Basically, now it will tell you if the Wi-Fi signal is going to be good enough for you to do what you want the Wi-Fi to do in the first place.
As part of this week’s announcement however, a Community Manager over at the Pixel User Community has confirmed some of the smaller, but useful additional features included in the final version of Android 8.1. Such as Wi-Fi Speed labels.
Here’s an explanation from Orrin:
- Slow = 0 – 1 Mbps
- OK = 1 Mbps – 5 Mbps
- Fast = 5 Mbps – 20 Mbps
- Very Fast = 20 Mbps+
You can see the numerical range above, but here’s what Google’s Support page for the topic describes them as:
- Slow: You can make phone calls and send texts.
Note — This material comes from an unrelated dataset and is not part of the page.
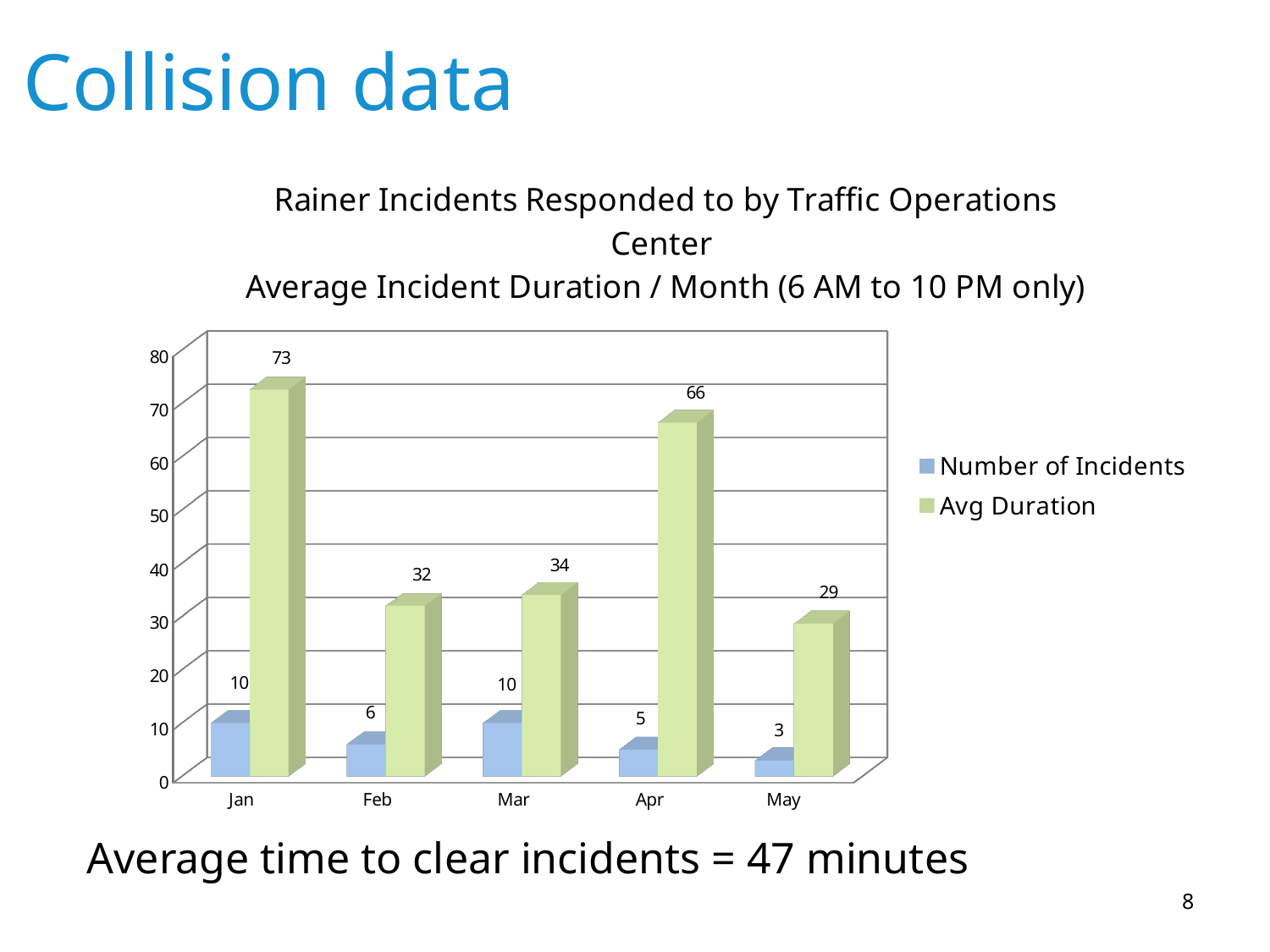
What is the Number of Incidents value for Apr? 5 What is the Avg Duration value for Jan? 73 What is the difference between the Number of Incidents for Jan and Feb? 4 Which colour represents the Avg Duration series in the legend? Green Which month has the highest Avg Duration? Jan How many series does the legend list? 2 How many months are shown on the x axis? 5 Does the Number of Incidents rise or fall from Mar to May? Fall Which is larger, the Avg Duration for Feb or for Mar? Mar What kind of chart is shown on the slide? Bar chart Which month has the lowest Number of Incidents? May What is the difference between the Avg Duration for Jan and Apr? 7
- OK: You can read webpages, use social media, and stream music.
- Fast: You can stream most videos.
- Very Fast: You can stream very high-quality videos.
If you don’t want to see network speed, open your device’s Settings > Network & Internet >Wi-Fi >Wi-Fi Preferences >Advanced Network rating provider >None.
This is slightly different to the Wi-Fi strength information which is already available on newer Android releases. As while Wi-Fi icons do highlight the strength of a Wi-Fi signal, the new speed feature is designed to provide some insight to how fast the user can expect the Wi-Fi to be if connecting to nearby Wi-Fi.